Énoncé: Comment pourrait se poursuivre l'extrait ci-dessous sur Edgar Quinet ? Prolongez-le à partir de sa dernière phrase.

----- Texte fourni -----

EDGAR QUINET CHAPITRE 4 extrait de De la modernité d’Edgar Quinet Bernadette Coltice

Où m’arrêterais-je si je ne suivais ici que mon adoration pour ces lieux ?

En 1836, la maison de Certines est vendue. « Où m’arrêterais-je si je ne suivais ici que mon adoration pour ces lieux ? Je ne m’arrêterais pas. Je raconterais l’histoire de chaque chaumière, de chaque champ, de chaque arbre. Car je les connais tous, comme ils me connaissent moi-même. Si la terre entière devait se flétrir, il me semble toujours que ce coin serait épargné, et qu’il garderait son innocence première ».
Lorsqu’en 1839 il retourne sur ces lieux qu’il a tant aimés, il est désorienté en constatant que sa « maison chérie » s’est muée en tas de pierres. On lui a volé sa terre, son enfance. Il se sent trahi. Il croit s’être trompé et s’aperçoit qu’on l’a trompé. Pour la première fois de sa vie, il se sent déraciné. Un profond sentiment de désespoir l’envahit et plus rien n’a d’importance. Il pourrait mourir là, à ce moment précis. Il pleure avec la paysanne qui, sortant de sa demeure et le reconnaissant, vient le rejoindre, comme une fée liant le passé et l’avenir. Par elle, il se sent accompagné dans sa désespérance.
Edgar voit la chance partout. C’est un optimiste. Encore une fois, il se reconnaît bienheureux d’avoir été « arraché à temps de ces fortes racines ». Tout ce qui lui arrive de douloureux est une opportunité qui l’aide à poursuivre un chemin, aride parfois. Il évince tout charme qui le retiendrait car il faut aller plus loin.

----- Données fournies -----

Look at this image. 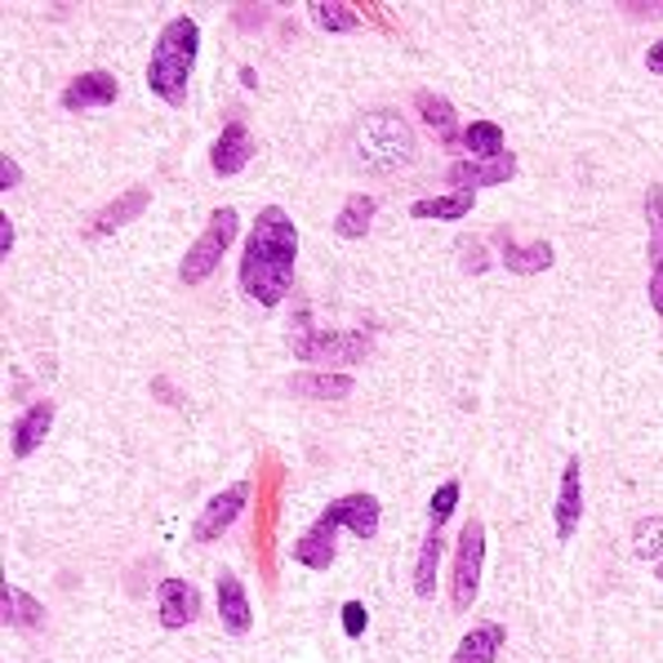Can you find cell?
Masks as SVG:
<instances>
[{
	"mask_svg": "<svg viewBox=\"0 0 663 663\" xmlns=\"http://www.w3.org/2000/svg\"><path fill=\"white\" fill-rule=\"evenodd\" d=\"M294 258H298L294 218H289L280 205L258 210V223H254V232H249V241H245V254H241V289H245L254 303L276 307V303L289 294Z\"/></svg>",
	"mask_w": 663,
	"mask_h": 663,
	"instance_id": "obj_1",
	"label": "cell"
},
{
	"mask_svg": "<svg viewBox=\"0 0 663 663\" xmlns=\"http://www.w3.org/2000/svg\"><path fill=\"white\" fill-rule=\"evenodd\" d=\"M357 161L370 170V174H397L406 165H415L419 156V143H415V130L401 112L392 108H379L370 112L361 125H357V143H353Z\"/></svg>",
	"mask_w": 663,
	"mask_h": 663,
	"instance_id": "obj_2",
	"label": "cell"
},
{
	"mask_svg": "<svg viewBox=\"0 0 663 663\" xmlns=\"http://www.w3.org/2000/svg\"><path fill=\"white\" fill-rule=\"evenodd\" d=\"M196 50H201V32H196L192 19H174V23L161 32L156 50H152L147 90L161 94L170 108H178L183 94H187V76H192V68H196Z\"/></svg>",
	"mask_w": 663,
	"mask_h": 663,
	"instance_id": "obj_3",
	"label": "cell"
},
{
	"mask_svg": "<svg viewBox=\"0 0 663 663\" xmlns=\"http://www.w3.org/2000/svg\"><path fill=\"white\" fill-rule=\"evenodd\" d=\"M289 348L294 357L312 361V366H357L370 357V335H357V329H348V335H325V329H312L307 316L298 312V325L289 329Z\"/></svg>",
	"mask_w": 663,
	"mask_h": 663,
	"instance_id": "obj_4",
	"label": "cell"
},
{
	"mask_svg": "<svg viewBox=\"0 0 663 663\" xmlns=\"http://www.w3.org/2000/svg\"><path fill=\"white\" fill-rule=\"evenodd\" d=\"M236 232H241V218H236V210H214V218H210V227L196 236V245L183 254V263H178V280L183 285H201V280H210L214 276V267L223 263V254L232 249V241H236Z\"/></svg>",
	"mask_w": 663,
	"mask_h": 663,
	"instance_id": "obj_5",
	"label": "cell"
},
{
	"mask_svg": "<svg viewBox=\"0 0 663 663\" xmlns=\"http://www.w3.org/2000/svg\"><path fill=\"white\" fill-rule=\"evenodd\" d=\"M481 561H486V526L472 517L459 530V548H455V570H450V601L455 610H468L477 601L481 588Z\"/></svg>",
	"mask_w": 663,
	"mask_h": 663,
	"instance_id": "obj_6",
	"label": "cell"
},
{
	"mask_svg": "<svg viewBox=\"0 0 663 663\" xmlns=\"http://www.w3.org/2000/svg\"><path fill=\"white\" fill-rule=\"evenodd\" d=\"M245 503H249V481H232L227 490H218V494L205 503V512H201L196 526H192V539H196V543H214V539L245 512Z\"/></svg>",
	"mask_w": 663,
	"mask_h": 663,
	"instance_id": "obj_7",
	"label": "cell"
},
{
	"mask_svg": "<svg viewBox=\"0 0 663 663\" xmlns=\"http://www.w3.org/2000/svg\"><path fill=\"white\" fill-rule=\"evenodd\" d=\"M325 517L335 521V526H344V530H353L357 539H375L379 534V521H384V503L375 499V494H344V499H335L325 508Z\"/></svg>",
	"mask_w": 663,
	"mask_h": 663,
	"instance_id": "obj_8",
	"label": "cell"
},
{
	"mask_svg": "<svg viewBox=\"0 0 663 663\" xmlns=\"http://www.w3.org/2000/svg\"><path fill=\"white\" fill-rule=\"evenodd\" d=\"M196 614H201V592L187 583V579H165L161 588H156V619H161V628H187V623H196Z\"/></svg>",
	"mask_w": 663,
	"mask_h": 663,
	"instance_id": "obj_9",
	"label": "cell"
},
{
	"mask_svg": "<svg viewBox=\"0 0 663 663\" xmlns=\"http://www.w3.org/2000/svg\"><path fill=\"white\" fill-rule=\"evenodd\" d=\"M517 174V156L512 152H503V156H494V161H455L450 165V183H455V192H477V187H499V183H508Z\"/></svg>",
	"mask_w": 663,
	"mask_h": 663,
	"instance_id": "obj_10",
	"label": "cell"
},
{
	"mask_svg": "<svg viewBox=\"0 0 663 663\" xmlns=\"http://www.w3.org/2000/svg\"><path fill=\"white\" fill-rule=\"evenodd\" d=\"M121 94L112 72H81L76 81H68L63 90V108L68 112H94V108H112Z\"/></svg>",
	"mask_w": 663,
	"mask_h": 663,
	"instance_id": "obj_11",
	"label": "cell"
},
{
	"mask_svg": "<svg viewBox=\"0 0 663 663\" xmlns=\"http://www.w3.org/2000/svg\"><path fill=\"white\" fill-rule=\"evenodd\" d=\"M249 161H254V139H249V130H245L241 121H227L223 134H218L214 147H210V165H214V174L232 178V174H241Z\"/></svg>",
	"mask_w": 663,
	"mask_h": 663,
	"instance_id": "obj_12",
	"label": "cell"
},
{
	"mask_svg": "<svg viewBox=\"0 0 663 663\" xmlns=\"http://www.w3.org/2000/svg\"><path fill=\"white\" fill-rule=\"evenodd\" d=\"M218 623H223V632H232V636H249V628H254V605H249V596H245V583L236 579V574H218Z\"/></svg>",
	"mask_w": 663,
	"mask_h": 663,
	"instance_id": "obj_13",
	"label": "cell"
},
{
	"mask_svg": "<svg viewBox=\"0 0 663 663\" xmlns=\"http://www.w3.org/2000/svg\"><path fill=\"white\" fill-rule=\"evenodd\" d=\"M579 517H583V468H579V459H570V463H565V472H561L557 508H552L557 539H570V534L579 530Z\"/></svg>",
	"mask_w": 663,
	"mask_h": 663,
	"instance_id": "obj_14",
	"label": "cell"
},
{
	"mask_svg": "<svg viewBox=\"0 0 663 663\" xmlns=\"http://www.w3.org/2000/svg\"><path fill=\"white\" fill-rule=\"evenodd\" d=\"M147 201H152V192L147 187H130L125 196H116V201H108L90 223H85V236H112L116 227H125V223H134L143 210H147Z\"/></svg>",
	"mask_w": 663,
	"mask_h": 663,
	"instance_id": "obj_15",
	"label": "cell"
},
{
	"mask_svg": "<svg viewBox=\"0 0 663 663\" xmlns=\"http://www.w3.org/2000/svg\"><path fill=\"white\" fill-rule=\"evenodd\" d=\"M335 521H329L325 512L312 521V530L294 543V561L298 565H307V570H329V565H335Z\"/></svg>",
	"mask_w": 663,
	"mask_h": 663,
	"instance_id": "obj_16",
	"label": "cell"
},
{
	"mask_svg": "<svg viewBox=\"0 0 663 663\" xmlns=\"http://www.w3.org/2000/svg\"><path fill=\"white\" fill-rule=\"evenodd\" d=\"M50 428H54V401H37V406H28V410L14 419V459L37 455V446H45Z\"/></svg>",
	"mask_w": 663,
	"mask_h": 663,
	"instance_id": "obj_17",
	"label": "cell"
},
{
	"mask_svg": "<svg viewBox=\"0 0 663 663\" xmlns=\"http://www.w3.org/2000/svg\"><path fill=\"white\" fill-rule=\"evenodd\" d=\"M503 641H508L503 623H477L472 632H463V636H459V645H455V659H450V663H494V659H499V650H503Z\"/></svg>",
	"mask_w": 663,
	"mask_h": 663,
	"instance_id": "obj_18",
	"label": "cell"
},
{
	"mask_svg": "<svg viewBox=\"0 0 663 663\" xmlns=\"http://www.w3.org/2000/svg\"><path fill=\"white\" fill-rule=\"evenodd\" d=\"M353 375H335V370H312V375H294L289 392L294 397H312V401H344L353 397Z\"/></svg>",
	"mask_w": 663,
	"mask_h": 663,
	"instance_id": "obj_19",
	"label": "cell"
},
{
	"mask_svg": "<svg viewBox=\"0 0 663 663\" xmlns=\"http://www.w3.org/2000/svg\"><path fill=\"white\" fill-rule=\"evenodd\" d=\"M415 108H419L424 125H428L446 147L459 143V116H455L450 99H441V94H432V90H419V94H415Z\"/></svg>",
	"mask_w": 663,
	"mask_h": 663,
	"instance_id": "obj_20",
	"label": "cell"
},
{
	"mask_svg": "<svg viewBox=\"0 0 663 663\" xmlns=\"http://www.w3.org/2000/svg\"><path fill=\"white\" fill-rule=\"evenodd\" d=\"M0 614H6V628H14V632H41L45 628V605L32 596V592H23V588H10L6 583V596H0Z\"/></svg>",
	"mask_w": 663,
	"mask_h": 663,
	"instance_id": "obj_21",
	"label": "cell"
},
{
	"mask_svg": "<svg viewBox=\"0 0 663 663\" xmlns=\"http://www.w3.org/2000/svg\"><path fill=\"white\" fill-rule=\"evenodd\" d=\"M441 552H446L441 530H428V534H424V548H419V561H415V596H419V601H432V596H437Z\"/></svg>",
	"mask_w": 663,
	"mask_h": 663,
	"instance_id": "obj_22",
	"label": "cell"
},
{
	"mask_svg": "<svg viewBox=\"0 0 663 663\" xmlns=\"http://www.w3.org/2000/svg\"><path fill=\"white\" fill-rule=\"evenodd\" d=\"M455 147L468 152V161H494V156L508 152V147H503V130H499L494 121H472V125L459 134Z\"/></svg>",
	"mask_w": 663,
	"mask_h": 663,
	"instance_id": "obj_23",
	"label": "cell"
},
{
	"mask_svg": "<svg viewBox=\"0 0 663 663\" xmlns=\"http://www.w3.org/2000/svg\"><path fill=\"white\" fill-rule=\"evenodd\" d=\"M375 210H379V201H375V196H366V192H353V196L344 201L339 218H335V232H339L344 241H361V236L375 227Z\"/></svg>",
	"mask_w": 663,
	"mask_h": 663,
	"instance_id": "obj_24",
	"label": "cell"
},
{
	"mask_svg": "<svg viewBox=\"0 0 663 663\" xmlns=\"http://www.w3.org/2000/svg\"><path fill=\"white\" fill-rule=\"evenodd\" d=\"M472 205H477V192H446V196L415 201V205H410V218H441V223H455V218L472 214Z\"/></svg>",
	"mask_w": 663,
	"mask_h": 663,
	"instance_id": "obj_25",
	"label": "cell"
},
{
	"mask_svg": "<svg viewBox=\"0 0 663 663\" xmlns=\"http://www.w3.org/2000/svg\"><path fill=\"white\" fill-rule=\"evenodd\" d=\"M552 245L548 241H530V245H503V267L517 272V276H534V272H548L552 267Z\"/></svg>",
	"mask_w": 663,
	"mask_h": 663,
	"instance_id": "obj_26",
	"label": "cell"
},
{
	"mask_svg": "<svg viewBox=\"0 0 663 663\" xmlns=\"http://www.w3.org/2000/svg\"><path fill=\"white\" fill-rule=\"evenodd\" d=\"M632 552L641 557V561H663V517H641L636 526H632Z\"/></svg>",
	"mask_w": 663,
	"mask_h": 663,
	"instance_id": "obj_27",
	"label": "cell"
},
{
	"mask_svg": "<svg viewBox=\"0 0 663 663\" xmlns=\"http://www.w3.org/2000/svg\"><path fill=\"white\" fill-rule=\"evenodd\" d=\"M645 223H650V263L663 267V187H645Z\"/></svg>",
	"mask_w": 663,
	"mask_h": 663,
	"instance_id": "obj_28",
	"label": "cell"
},
{
	"mask_svg": "<svg viewBox=\"0 0 663 663\" xmlns=\"http://www.w3.org/2000/svg\"><path fill=\"white\" fill-rule=\"evenodd\" d=\"M312 23L325 28V32H357V14L348 6H339V0H316L312 6Z\"/></svg>",
	"mask_w": 663,
	"mask_h": 663,
	"instance_id": "obj_29",
	"label": "cell"
},
{
	"mask_svg": "<svg viewBox=\"0 0 663 663\" xmlns=\"http://www.w3.org/2000/svg\"><path fill=\"white\" fill-rule=\"evenodd\" d=\"M459 508V481H446L437 494H432V503H428V517H432V530H441L446 521H450V512Z\"/></svg>",
	"mask_w": 663,
	"mask_h": 663,
	"instance_id": "obj_30",
	"label": "cell"
},
{
	"mask_svg": "<svg viewBox=\"0 0 663 663\" xmlns=\"http://www.w3.org/2000/svg\"><path fill=\"white\" fill-rule=\"evenodd\" d=\"M366 623H370L366 605H361V601H348V605H344V632H348V636H361Z\"/></svg>",
	"mask_w": 663,
	"mask_h": 663,
	"instance_id": "obj_31",
	"label": "cell"
},
{
	"mask_svg": "<svg viewBox=\"0 0 663 663\" xmlns=\"http://www.w3.org/2000/svg\"><path fill=\"white\" fill-rule=\"evenodd\" d=\"M19 183H23V165L6 156V161H0V192H10V187H19Z\"/></svg>",
	"mask_w": 663,
	"mask_h": 663,
	"instance_id": "obj_32",
	"label": "cell"
},
{
	"mask_svg": "<svg viewBox=\"0 0 663 663\" xmlns=\"http://www.w3.org/2000/svg\"><path fill=\"white\" fill-rule=\"evenodd\" d=\"M459 249H463V267H468V272H481V267H486L481 241H459Z\"/></svg>",
	"mask_w": 663,
	"mask_h": 663,
	"instance_id": "obj_33",
	"label": "cell"
},
{
	"mask_svg": "<svg viewBox=\"0 0 663 663\" xmlns=\"http://www.w3.org/2000/svg\"><path fill=\"white\" fill-rule=\"evenodd\" d=\"M650 307L663 320V267H650Z\"/></svg>",
	"mask_w": 663,
	"mask_h": 663,
	"instance_id": "obj_34",
	"label": "cell"
},
{
	"mask_svg": "<svg viewBox=\"0 0 663 663\" xmlns=\"http://www.w3.org/2000/svg\"><path fill=\"white\" fill-rule=\"evenodd\" d=\"M645 68H650L654 76H663V37H659V41L645 50Z\"/></svg>",
	"mask_w": 663,
	"mask_h": 663,
	"instance_id": "obj_35",
	"label": "cell"
},
{
	"mask_svg": "<svg viewBox=\"0 0 663 663\" xmlns=\"http://www.w3.org/2000/svg\"><path fill=\"white\" fill-rule=\"evenodd\" d=\"M10 249H14V223H10V218H0V254L10 258Z\"/></svg>",
	"mask_w": 663,
	"mask_h": 663,
	"instance_id": "obj_36",
	"label": "cell"
},
{
	"mask_svg": "<svg viewBox=\"0 0 663 663\" xmlns=\"http://www.w3.org/2000/svg\"><path fill=\"white\" fill-rule=\"evenodd\" d=\"M654 579H659V583H663V561H659V565H654Z\"/></svg>",
	"mask_w": 663,
	"mask_h": 663,
	"instance_id": "obj_37",
	"label": "cell"
}]
</instances>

-----

Réponse attendue:
Quelques événements, comme des tâches de bonheur ou des cicatrices, des ressentis surtout et puis quelques dates précises marquent d’une manière indélébile leur territoire dans la vie de chaque individu. D’autres, refoulés par l’inconscient trop malin qui tente de s’en débarrasser resurgissent parfois. Alors il faut faire appel à ce qui reste de souvenirs pour tenter de faire un lien entre eux. C’est ce que tente de faire Quinet lorsque, à cinquante-cinq ans, il écrit ses souvenirs d’enfance.

A quand remonte sa conscience de la mort ? Au décès de Jules, le fils de son professeur de mathématiques tué à Iéna. C’est la première mort qui le touche et ce jour-là, il prend conscience que lui aussi mourra un jour.
Est-ce pour cette raison que dans ses écrits transpire la notion de l’éphémère ? Il évoque beaucoup le temps, comme s’il fallait vivre dans l’urgence.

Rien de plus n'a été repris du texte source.